Records for this task ::
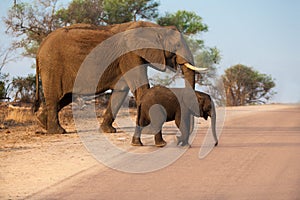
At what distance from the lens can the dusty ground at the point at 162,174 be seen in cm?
609

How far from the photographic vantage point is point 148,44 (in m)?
12.1

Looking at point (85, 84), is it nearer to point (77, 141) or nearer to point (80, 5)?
point (77, 141)

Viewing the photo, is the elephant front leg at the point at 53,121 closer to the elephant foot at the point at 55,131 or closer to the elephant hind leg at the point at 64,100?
the elephant foot at the point at 55,131

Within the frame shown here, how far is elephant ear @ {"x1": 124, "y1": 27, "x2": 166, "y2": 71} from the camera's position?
11992 mm

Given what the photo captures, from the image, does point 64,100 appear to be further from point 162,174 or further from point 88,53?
point 162,174

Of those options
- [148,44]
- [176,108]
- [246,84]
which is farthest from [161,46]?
[246,84]

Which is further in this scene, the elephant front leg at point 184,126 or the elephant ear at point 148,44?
the elephant ear at point 148,44

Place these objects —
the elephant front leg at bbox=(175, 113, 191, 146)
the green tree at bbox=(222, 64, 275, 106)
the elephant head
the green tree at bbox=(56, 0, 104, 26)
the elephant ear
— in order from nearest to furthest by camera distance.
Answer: the elephant front leg at bbox=(175, 113, 191, 146), the elephant head, the elephant ear, the green tree at bbox=(56, 0, 104, 26), the green tree at bbox=(222, 64, 275, 106)

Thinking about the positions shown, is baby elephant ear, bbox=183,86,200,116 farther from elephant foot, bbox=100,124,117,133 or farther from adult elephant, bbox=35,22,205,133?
elephant foot, bbox=100,124,117,133

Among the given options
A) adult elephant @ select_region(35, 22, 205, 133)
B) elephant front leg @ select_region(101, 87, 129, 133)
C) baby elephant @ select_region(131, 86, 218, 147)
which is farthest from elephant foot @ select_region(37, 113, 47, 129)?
baby elephant @ select_region(131, 86, 218, 147)

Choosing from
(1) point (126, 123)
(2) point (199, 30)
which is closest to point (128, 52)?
(1) point (126, 123)

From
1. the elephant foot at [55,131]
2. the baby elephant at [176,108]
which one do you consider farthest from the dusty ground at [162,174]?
the elephant foot at [55,131]

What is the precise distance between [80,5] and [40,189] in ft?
59.4

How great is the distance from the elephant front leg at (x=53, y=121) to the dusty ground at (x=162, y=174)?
66.2 inches
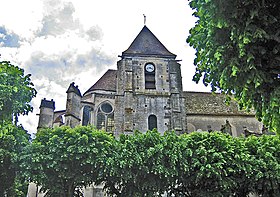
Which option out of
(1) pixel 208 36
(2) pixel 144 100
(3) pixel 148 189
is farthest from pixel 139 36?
(1) pixel 208 36

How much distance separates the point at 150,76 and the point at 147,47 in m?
3.24

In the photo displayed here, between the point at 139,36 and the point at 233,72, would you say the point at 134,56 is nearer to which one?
the point at 139,36

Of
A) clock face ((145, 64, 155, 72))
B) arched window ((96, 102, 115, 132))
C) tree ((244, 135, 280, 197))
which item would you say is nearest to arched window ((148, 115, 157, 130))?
arched window ((96, 102, 115, 132))

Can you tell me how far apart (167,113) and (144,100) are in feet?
7.21

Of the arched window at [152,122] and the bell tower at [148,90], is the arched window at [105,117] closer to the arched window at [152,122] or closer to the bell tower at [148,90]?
the bell tower at [148,90]

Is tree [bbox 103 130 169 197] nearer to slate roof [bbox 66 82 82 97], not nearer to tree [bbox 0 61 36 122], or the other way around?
tree [bbox 0 61 36 122]

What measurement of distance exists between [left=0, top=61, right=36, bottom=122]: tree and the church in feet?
38.2

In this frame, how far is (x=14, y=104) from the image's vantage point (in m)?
13.3

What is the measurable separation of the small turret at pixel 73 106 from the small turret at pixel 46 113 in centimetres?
248

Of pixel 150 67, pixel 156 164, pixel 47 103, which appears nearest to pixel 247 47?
pixel 156 164

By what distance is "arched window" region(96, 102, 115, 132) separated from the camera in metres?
28.2

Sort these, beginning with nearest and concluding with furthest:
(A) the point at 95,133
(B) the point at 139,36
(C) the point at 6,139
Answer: (C) the point at 6,139
(A) the point at 95,133
(B) the point at 139,36

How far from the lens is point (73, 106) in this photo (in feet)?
88.2

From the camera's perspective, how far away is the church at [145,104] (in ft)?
85.2
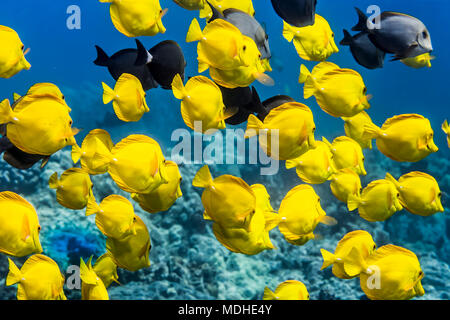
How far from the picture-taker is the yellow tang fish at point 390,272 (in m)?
2.09

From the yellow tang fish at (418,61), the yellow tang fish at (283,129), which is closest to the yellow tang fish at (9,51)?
the yellow tang fish at (283,129)

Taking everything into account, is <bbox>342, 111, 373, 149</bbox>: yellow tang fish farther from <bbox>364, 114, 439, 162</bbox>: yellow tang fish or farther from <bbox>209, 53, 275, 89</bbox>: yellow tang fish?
<bbox>209, 53, 275, 89</bbox>: yellow tang fish

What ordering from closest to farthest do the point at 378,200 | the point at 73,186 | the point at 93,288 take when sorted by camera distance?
the point at 93,288
the point at 73,186
the point at 378,200

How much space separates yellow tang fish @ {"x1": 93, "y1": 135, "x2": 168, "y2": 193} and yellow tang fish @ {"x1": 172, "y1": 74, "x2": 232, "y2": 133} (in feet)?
0.86

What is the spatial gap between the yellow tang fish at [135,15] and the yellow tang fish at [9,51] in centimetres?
54

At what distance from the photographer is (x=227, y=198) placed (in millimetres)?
1754

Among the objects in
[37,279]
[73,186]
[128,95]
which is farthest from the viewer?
[73,186]

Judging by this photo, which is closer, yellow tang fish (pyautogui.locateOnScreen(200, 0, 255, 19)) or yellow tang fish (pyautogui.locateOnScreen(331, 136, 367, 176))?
yellow tang fish (pyautogui.locateOnScreen(200, 0, 255, 19))

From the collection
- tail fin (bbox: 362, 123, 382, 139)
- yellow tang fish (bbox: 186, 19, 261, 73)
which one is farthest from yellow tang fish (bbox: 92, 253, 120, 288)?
tail fin (bbox: 362, 123, 382, 139)

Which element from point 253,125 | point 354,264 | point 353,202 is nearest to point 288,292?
point 354,264

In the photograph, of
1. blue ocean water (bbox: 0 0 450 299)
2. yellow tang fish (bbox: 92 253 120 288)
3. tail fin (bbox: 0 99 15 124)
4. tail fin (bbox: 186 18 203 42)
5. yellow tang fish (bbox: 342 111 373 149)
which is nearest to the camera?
tail fin (bbox: 0 99 15 124)

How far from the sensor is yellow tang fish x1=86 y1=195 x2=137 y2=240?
1970 millimetres

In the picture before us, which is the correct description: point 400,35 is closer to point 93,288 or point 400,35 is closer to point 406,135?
point 406,135

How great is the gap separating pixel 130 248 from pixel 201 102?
36.5 inches
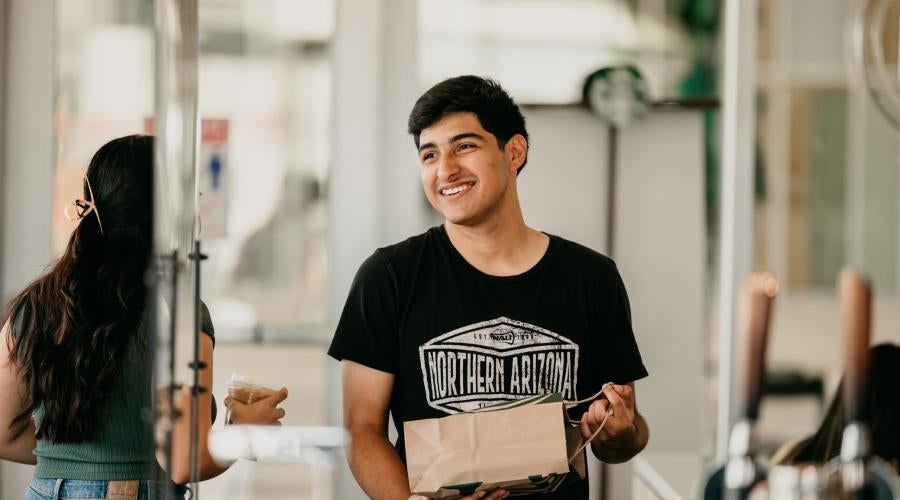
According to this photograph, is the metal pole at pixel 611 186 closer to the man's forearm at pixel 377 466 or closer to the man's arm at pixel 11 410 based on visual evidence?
the man's forearm at pixel 377 466

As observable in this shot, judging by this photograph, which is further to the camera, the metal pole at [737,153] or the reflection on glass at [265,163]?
the reflection on glass at [265,163]

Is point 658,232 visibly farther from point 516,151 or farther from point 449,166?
point 449,166

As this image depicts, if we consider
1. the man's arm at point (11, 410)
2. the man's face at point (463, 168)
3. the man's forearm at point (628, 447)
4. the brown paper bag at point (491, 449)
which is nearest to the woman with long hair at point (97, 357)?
the man's arm at point (11, 410)

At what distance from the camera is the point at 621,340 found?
5.49ft

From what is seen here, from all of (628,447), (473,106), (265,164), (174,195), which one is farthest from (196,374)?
(628,447)

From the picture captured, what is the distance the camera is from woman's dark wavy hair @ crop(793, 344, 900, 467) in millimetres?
1601

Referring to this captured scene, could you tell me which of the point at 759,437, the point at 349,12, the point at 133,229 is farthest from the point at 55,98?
the point at 759,437

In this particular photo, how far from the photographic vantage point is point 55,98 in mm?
2301

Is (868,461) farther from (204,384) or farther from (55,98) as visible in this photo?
(55,98)

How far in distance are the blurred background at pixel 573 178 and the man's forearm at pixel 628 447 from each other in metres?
0.02

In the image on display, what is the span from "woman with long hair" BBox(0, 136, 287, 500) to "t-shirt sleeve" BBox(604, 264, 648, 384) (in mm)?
573

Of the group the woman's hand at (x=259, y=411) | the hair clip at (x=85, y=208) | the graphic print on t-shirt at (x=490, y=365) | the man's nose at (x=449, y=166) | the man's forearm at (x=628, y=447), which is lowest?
the man's forearm at (x=628, y=447)

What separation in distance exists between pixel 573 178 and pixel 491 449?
1.68ft

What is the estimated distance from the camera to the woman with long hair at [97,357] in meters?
1.65
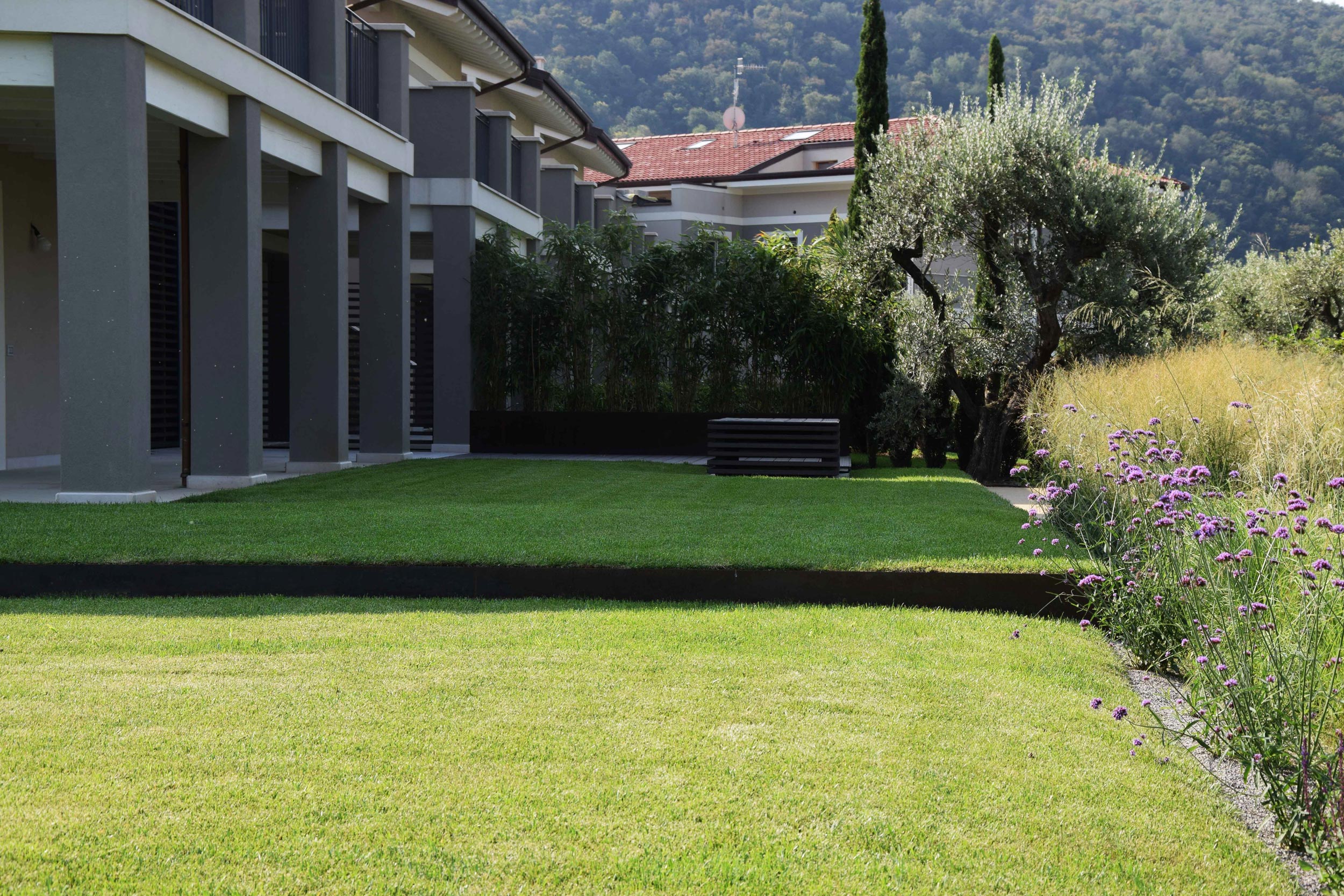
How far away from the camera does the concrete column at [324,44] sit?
1177 cm

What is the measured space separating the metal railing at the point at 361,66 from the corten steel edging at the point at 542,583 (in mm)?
8258

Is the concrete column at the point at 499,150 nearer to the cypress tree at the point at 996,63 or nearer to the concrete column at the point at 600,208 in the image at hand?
the concrete column at the point at 600,208

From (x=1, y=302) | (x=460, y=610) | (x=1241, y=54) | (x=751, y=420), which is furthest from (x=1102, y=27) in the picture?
(x=460, y=610)

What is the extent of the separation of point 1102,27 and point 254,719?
1990 inches

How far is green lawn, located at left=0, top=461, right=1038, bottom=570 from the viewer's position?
5.84 metres

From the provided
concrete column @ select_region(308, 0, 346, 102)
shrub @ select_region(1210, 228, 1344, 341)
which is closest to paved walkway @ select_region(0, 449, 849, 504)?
concrete column @ select_region(308, 0, 346, 102)

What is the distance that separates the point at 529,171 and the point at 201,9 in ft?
28.8

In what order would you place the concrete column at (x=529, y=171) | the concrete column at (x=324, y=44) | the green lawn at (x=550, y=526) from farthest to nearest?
the concrete column at (x=529, y=171), the concrete column at (x=324, y=44), the green lawn at (x=550, y=526)

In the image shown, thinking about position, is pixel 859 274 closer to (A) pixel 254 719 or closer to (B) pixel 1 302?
(B) pixel 1 302

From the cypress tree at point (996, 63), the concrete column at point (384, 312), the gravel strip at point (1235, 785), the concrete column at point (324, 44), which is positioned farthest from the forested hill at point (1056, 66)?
the gravel strip at point (1235, 785)

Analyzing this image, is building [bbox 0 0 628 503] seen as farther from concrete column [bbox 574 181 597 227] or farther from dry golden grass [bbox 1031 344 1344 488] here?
dry golden grass [bbox 1031 344 1344 488]

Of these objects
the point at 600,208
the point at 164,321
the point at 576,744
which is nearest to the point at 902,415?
the point at 164,321

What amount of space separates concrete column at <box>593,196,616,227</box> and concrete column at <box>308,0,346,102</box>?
11.2 m

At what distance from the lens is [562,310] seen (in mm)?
15398
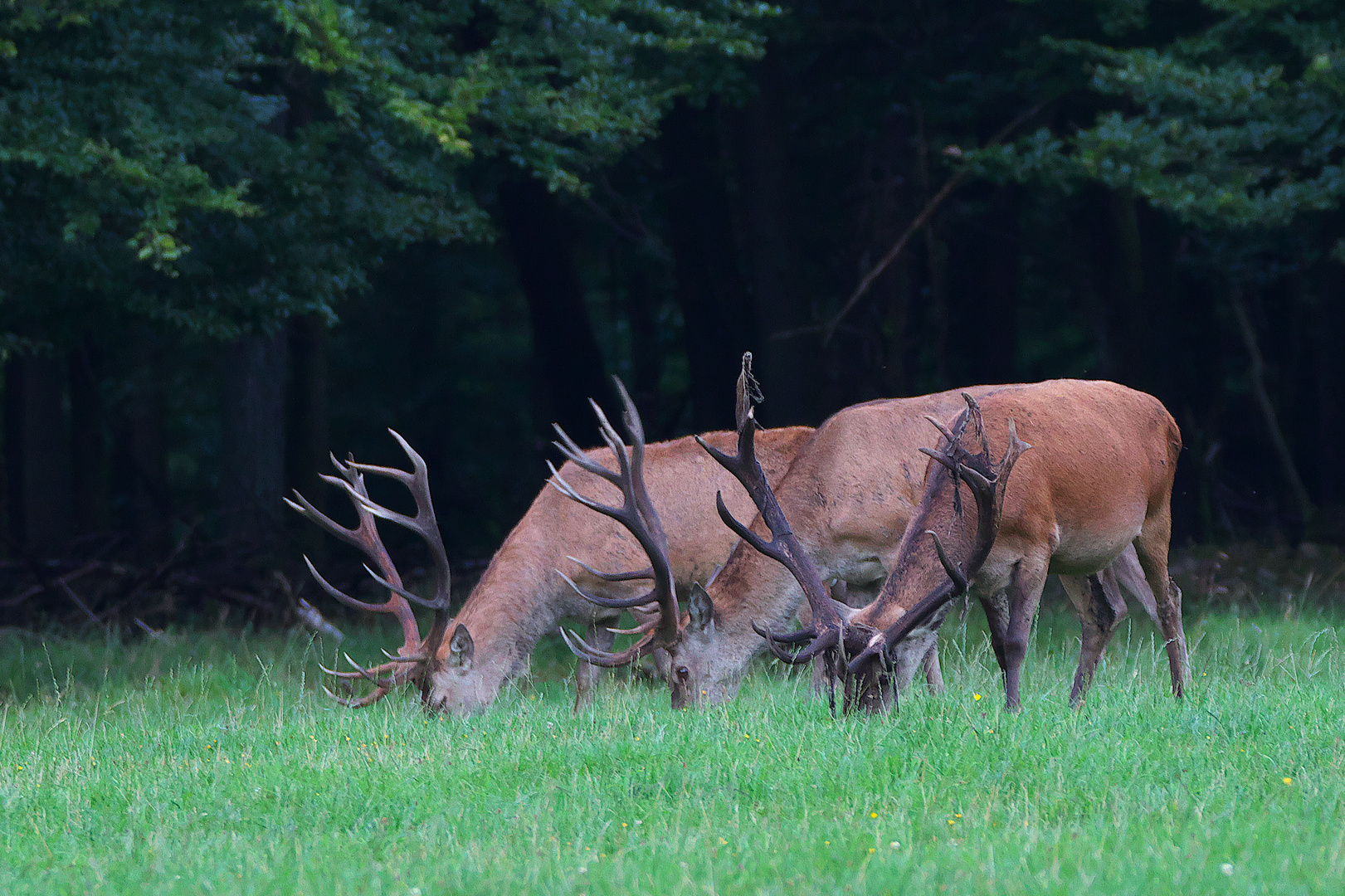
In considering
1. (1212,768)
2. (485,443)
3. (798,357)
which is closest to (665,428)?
(485,443)

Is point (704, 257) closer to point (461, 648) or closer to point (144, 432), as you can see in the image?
point (144, 432)

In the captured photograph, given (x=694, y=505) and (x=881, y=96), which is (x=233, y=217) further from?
(x=881, y=96)

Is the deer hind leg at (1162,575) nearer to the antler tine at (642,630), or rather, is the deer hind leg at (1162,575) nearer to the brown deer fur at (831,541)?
the brown deer fur at (831,541)

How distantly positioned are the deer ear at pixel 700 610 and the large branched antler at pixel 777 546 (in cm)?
82

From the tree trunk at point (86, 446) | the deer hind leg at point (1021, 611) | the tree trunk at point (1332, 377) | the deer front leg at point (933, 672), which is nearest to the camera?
the deer hind leg at point (1021, 611)

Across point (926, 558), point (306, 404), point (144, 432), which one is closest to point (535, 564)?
point (926, 558)

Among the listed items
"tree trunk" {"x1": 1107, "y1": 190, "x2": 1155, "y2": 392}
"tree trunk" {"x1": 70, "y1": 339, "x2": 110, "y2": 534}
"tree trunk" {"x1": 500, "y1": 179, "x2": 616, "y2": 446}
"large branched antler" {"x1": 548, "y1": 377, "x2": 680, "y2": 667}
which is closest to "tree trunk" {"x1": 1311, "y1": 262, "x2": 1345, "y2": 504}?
"tree trunk" {"x1": 1107, "y1": 190, "x2": 1155, "y2": 392}

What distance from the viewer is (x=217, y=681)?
32.9 feet

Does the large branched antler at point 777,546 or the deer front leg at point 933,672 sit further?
the deer front leg at point 933,672

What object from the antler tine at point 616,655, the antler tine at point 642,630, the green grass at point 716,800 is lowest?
the antler tine at point 616,655

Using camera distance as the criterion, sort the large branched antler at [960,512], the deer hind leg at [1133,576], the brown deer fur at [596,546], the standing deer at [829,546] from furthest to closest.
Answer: the brown deer fur at [596,546]
the deer hind leg at [1133,576]
the standing deer at [829,546]
the large branched antler at [960,512]

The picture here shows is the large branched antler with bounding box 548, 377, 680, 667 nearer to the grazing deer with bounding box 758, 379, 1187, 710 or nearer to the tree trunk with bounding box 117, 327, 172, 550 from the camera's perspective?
the grazing deer with bounding box 758, 379, 1187, 710

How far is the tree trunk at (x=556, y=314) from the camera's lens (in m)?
16.5

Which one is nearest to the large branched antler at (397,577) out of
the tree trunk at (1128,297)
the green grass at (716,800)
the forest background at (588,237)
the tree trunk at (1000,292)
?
the green grass at (716,800)
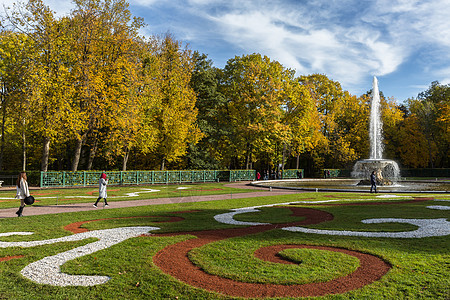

Exercise directions :: Pull out every line in the records above that contains the string "grass". Case counts.

Solution to this problem ::
Analyzing this image, is building [bbox 0 0 628 503] seen as farther from concrete column [bbox 574 181 597 227] or farther from dry golden grass [bbox 1031 344 1344 488] here?
dry golden grass [bbox 1031 344 1344 488]
What object from the antler tine at point 616,655, the antler tine at point 642,630, the green grass at point 716,800 is lowest?
the green grass at (716,800)
the green grass at (716,800)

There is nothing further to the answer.